On ne discute que de
sottises. Faut-il garder ou éliminer les immigrés ? Naturellement, le véritable
immigré n’est pas l’habitant permanent d’origine étrangère, mais celui qui est
perçu et se perçoit comme différent et destiné à le rester. Beaucoup d’immigrés
ou leurs enfants ont la nationalité française ; beaucoup de Polonais ou
d’Espagnols se sont finalement perdus dans la masse d’une population française
qui était autre. Comme les déchets de l’industrie atomique ou le pétrole dans
l’Océan – et là on définit moins vite et moins “scientifiquement” les seuils
d’intolérance – les immigrés, produits de la même gestion du capitalisme
moderne, resteront pour des siècles, des millénaires, toujours. Ils resteront
parce qu’il était beaucoup plus facile d’éliminer les Juifs d’Allemagne au
temps d’Hitler que les maghrébins, et autres, d’ici à présent : car il n’existe
en France ni un parti nazi ni le mythe d’une race autochtone !
Faut-il donc les assimiler
ou “respecter les diversités culturelles” ? Inepte faux choix. Nous ne pouvons
plus assimiler personne : ni la jeunesse, ni les travailleurs français, ni même
les provinciaux ou vieilles minorités ethniques (Corses, Bretons, etc.) car
Paris, ville détruite, a perdu son rôle historique qui était de faire des Français.
Qu’est-ce qu’un centralisme sans capitale ? Le camp de concentration n’a créé
aucun Allemand parmi les européens déportés. La diffusion du spectacle
concentré ne peut uniformiser que des spectateurs. On se gargarise, en langage
simplement publicitaire, de la riche expression de “diversités culturelles”.

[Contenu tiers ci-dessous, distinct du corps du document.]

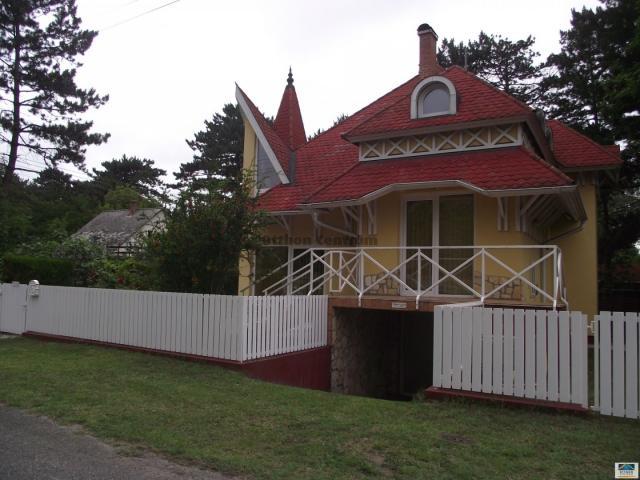 Eladó családi ház, Siófokon 79 M Ft, 5 szobás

Quelles cultures ? Il n’y en a plus. Ni chrétienne ni musulmane ; ni socialiste
ni scientiste. Ne parlez pas des absents. Il n’y a plus, à regarder un seul
instant la vérité et l’évidence, que la dégradation spectaculaire-mondiale
(américaine) de toute culture.
Ce n’est surtout pas en
votant que l’on s’assimile. Démonstration historique que le vote n’est rien,
même pour les Français, qui sont électeurs et ne sont plus rien (1 parti = 1
autre parti ; un engagement électoral = son contraire ; et plus récemment un
programme – dont tous savent bien qu’il ne sera pas tenu – a d’ailleurs enfin
cessé d’être décevant, depuis qu’il n’envisage jamais plus aucun problème
important. Qui a voté sur la disparition du pain ?). On avouait récemment ce
chiffre révélateur (et sans doute manipulé en baisse) : 25 % des “citoyens” de
la tranche d’âge 18-25 ans ne sont pas inscrits sur les listes électorales, par
simple dégoût. Les abstentionnistes sont d’autres, qui s’y ajoutent.
Certains mettent en avant
le critère de “parler français”. Risible. Les Français actuels le parlent-ils ?

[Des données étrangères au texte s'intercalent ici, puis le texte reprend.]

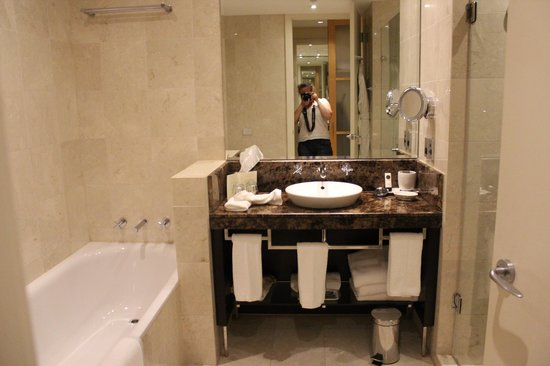 Sofitel Sydney Wentworth : Bathroom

Est-ce du français que parlent les analphabètes d’aujourd’hui, ou Fabius (« Bonjour
les dégâts ! ») ou Françoise Castro (« Ça t’habite ou ça
t’effleure ? »), ou B.-H. Lévy ? Ne va-t-on pas clairement, même s’il
n’y avait aucun immigré, vers la perte de tout langage articulé et de tout
raisonnement ? Quelles chansons écoute la jeunesse présente ? Quelles sectes
infiniment plus ridicules que l’islam ou le catholicisme ont conquis facilement
une emprise sur une certaine fraction des idiots instruits contemporains (Moon,
etc.) ? Sans faire mention des autistes ou débiles profonds que de telles
sectes ne recrutent pas parce qu’il n’y a pas d’intérêt économique dans
l’exploitation de ce bétail : on le laisse donc en charge aux pouvoirs publics.

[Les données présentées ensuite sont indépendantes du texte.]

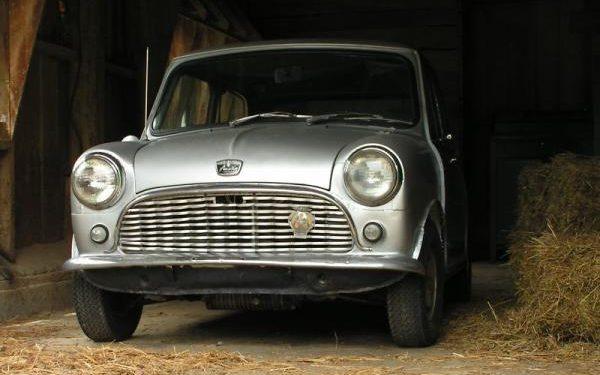 1960_austin_mini_front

Nous nous sommes faits américains. Il est normal que nous trouvions ici
tous les misérables problèmes des USA, de la drogue à la mafia, du fast-food à
la prolifération des ethnies. Par exemple, l’Italie et l’Espagne, américanisées
en surface et même à une assez grande profondeur, ne sont pas mélangées
ethniquement. En ce sens, elles restent plus largement européennes (comme
l’Algérie est nord-africaine).
Nous avons ici les ennuis
de l’Amérique sans en avoir la force. Il n’est pas sûr que le melting-pot
américain fonctionne encore longtemps (par exemple avec les Chicanos qui ont
une autre langue). Mais il est tout à fait sûr qu’il ne peut pas un moment
fonctionner ici. Parce que c’est aux USA qu’est le centre de la fabrication du
mode de vie actuel, le cœur du spectacle qui étend ses pulsations jusqu’à
Moscou ou à Pékin ; et qui en tout cas ne peut laisser aucune indépendance à
ses sous-traitants locaux (la compréhension de ceci montre malheureusement un
assujettissement beaucoup moins superficiel que celui que voudraient détruire
ou modérer les critiques habituels de “l’impérialisme”). Ici, nous ne sommes
plus rien : des colonisés qui n’ont pas su se révolter, les béni-oui-oui de
l’aliénation spectaculaire. Quelle prétention, envisageant la proliférante
présence des immigrés de toutes couleurs, retrouvons-nous tout à coup en
France, comme si l’on nous volait quelque chose qui serait encore à nous ? Et
quoi donc ? Que croyons-nous, ou plutôt que faisons-nous encore semblant de
croire ? C’est une fierté pour leurs rares jours de fête, quand les purs
esclaves s’indignent que des métèques menacent leur indépendance !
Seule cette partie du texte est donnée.